* _What is required_
For every line in the material, set down an identical one.

☆ ☆ ☆

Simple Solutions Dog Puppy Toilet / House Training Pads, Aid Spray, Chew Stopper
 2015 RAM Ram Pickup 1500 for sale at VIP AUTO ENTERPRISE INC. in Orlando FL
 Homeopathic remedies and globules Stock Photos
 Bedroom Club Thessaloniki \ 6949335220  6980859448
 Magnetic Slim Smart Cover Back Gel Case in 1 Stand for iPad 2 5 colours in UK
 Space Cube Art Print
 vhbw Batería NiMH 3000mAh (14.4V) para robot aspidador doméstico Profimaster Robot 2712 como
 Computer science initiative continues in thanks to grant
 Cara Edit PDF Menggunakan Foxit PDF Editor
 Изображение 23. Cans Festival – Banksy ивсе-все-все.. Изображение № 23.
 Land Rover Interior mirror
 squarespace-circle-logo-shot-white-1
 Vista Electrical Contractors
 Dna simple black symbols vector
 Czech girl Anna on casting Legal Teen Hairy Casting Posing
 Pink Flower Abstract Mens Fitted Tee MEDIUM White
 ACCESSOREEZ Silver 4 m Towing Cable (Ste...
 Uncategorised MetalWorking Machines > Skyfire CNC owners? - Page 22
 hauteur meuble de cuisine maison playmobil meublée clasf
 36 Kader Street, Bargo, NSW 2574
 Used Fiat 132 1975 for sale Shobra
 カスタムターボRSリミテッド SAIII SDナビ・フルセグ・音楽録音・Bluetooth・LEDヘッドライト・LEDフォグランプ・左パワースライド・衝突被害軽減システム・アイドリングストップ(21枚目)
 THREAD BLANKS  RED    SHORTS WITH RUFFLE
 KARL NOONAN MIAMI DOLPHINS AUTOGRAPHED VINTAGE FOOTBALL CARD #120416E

☆ ☆ ☆

* _Answer box_
Simple Solutions Dog Puppy Toilet / House Training Pads, Aid Spray, Chew Stopper
 2015 RAM Ram Pickup 1500 for sale at VIP AUTO ENTERPRISE INC. in Orlando FL
 Homeopathic remedies and globules Stock Photos
 Bedroom Club Thessaloniki \ 6949335220  6980859448
 Magnetic Slim Smart Cover Back Gel Case in 1 Stand for iPad 2 5 colours in UK
 Space Cube Art Print
 vhbw Batería NiMH 3000mAh (14.4V) para robot aspidador doméstico Profimaster Robot 2712 como
 Computer science initiative continues in thanks to grant
 Cara Edit PDF Menggunakan Foxit PDF Editor
 Изображение 23. Cans Festival – Banksy ивсе-все-все.. Изображение № 23.
 Land Rover Interior mirror
 squarespace-circle-logo-shot-white-1
 Vista Electrical Contractors
 Dna simple black symbols vector
 Czech girl Anna on casting Legal Teen Hairy Casting Posing
 Pink Flower Abstract Mens Fitted Tee MEDIUM White
 ACCESSOREEZ Silver 4 m Towing Cable (Ste...
 Uncategorised MetalWorking Machines > Skyfire CNC owners? - Page 22
 hauteur meuble de cuisine maison playmobil meublée clasf
 36 Kader Street, Bargo, NSW 2574
 Used Fiat 132 1975 for sale Shobra
 カスタムターボRSリミテッド SAIII SDナビ・フルセグ・音楽録音・Bluetooth・LEDヘッドライト・LEDフォグランプ・左パワースライド・衝突被害軽減システム・アイドリングストップ(21枚目)
 THREAD BLANKS  RED    SHORTS WITH RUFFLE
 KARL NOONAN MIAMI DOLPHINS AUTOGRAPHED VINTAGE FOOTBALL CARD #120416E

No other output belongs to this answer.